=== Passage provided ===
Wednesday, December 29, 2010

Investments... in not just Stocks

A lot of students have approached me asking for hot stock picks, investing ideas and questions about finance. While I am always happy to talk about stocks (reading my blog investing:decoded is a good first step) college students probably should not be investing in stocks, here's three reasons why:

1. Look at your cash reserves, do you have enough cash to live for 3 months without income? It is not wise to invest money in stocks when you don't have the funds for an emergency or if you are relying on your parents for emergency money.

2. Have you paid off all of your student loans? According to The Wall Street Journal. student loan debt is now more than credit card debt.

3. Have you saved up enough cash to get you through one tuition payment? It would be a shame if you say yes to questions one and two, invest money in stocks and fall short of your next tuition payment and be forced to take out student loans.

You often heard your parents say blanket statements such as "you should be investing in your education right now" or "your focus should be on school." I'm going to bring this one level higher, you should be investing in your future right now. That means that the best investments for college students are most likely books like The Tipping Point By Malcom Gladwell or a book on the financial crisis like On the brink By Hank Paulson, House of Cards By William D Cohan or Too Big to Fail By Andrew Ross Sorkin.

These books will be a real investment now, because they will give you the tools to deal with the problems our would is going to face in the future by looking at the leaders who solved our problems in the past.

Sunday, October 17, 2010

ROTH Ira's, do's and dont's...

So your a 20 year old college student, you're fortunate enough to be on a full scholarship to college or your parents are picking up the tab for college. Congratulations, your a part of the small population of college students without a pile of debt.
===
• _Brief 1_: According to the blog post, how long should a college student's cash reserves cover living expenses without income before investing in stocks?
• _Brief 2_: Extract the part of the blog post starting at "Investments... in not" and ending at "for emergency money.".
=== Recorded data ===
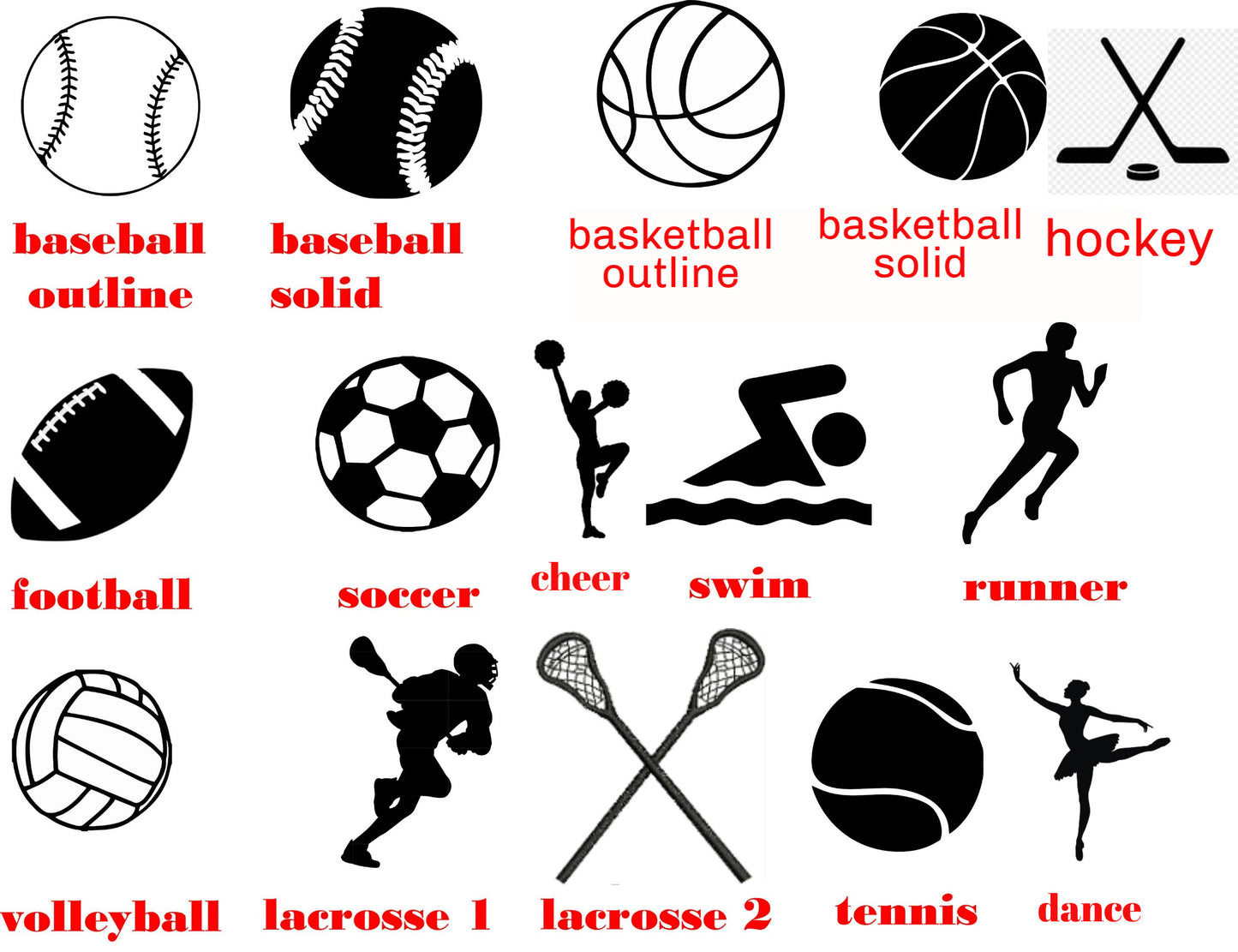 Personalized Soccer Team Gift, Gift for Soccer Player, Sports Water Bottle, Coach Gift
===
• _Task result 1_: Three months.

• _Task result 2_:
Investments... in not just Stocks

A lot of students have approached me asking for hot stock picks, investing ideas and questions about finance. While I am always happy to talk about stocks (reading my blog investing:decoded is a good first step) college students probably should not be investing in stocks, here's three reasons why:

1. Look at your cash reserves, do you have enough cash to live for 3 months without income? It is not wise to invest money in stocks when you don't have the funds for an emergency or if you are relying on your parents for emergency money.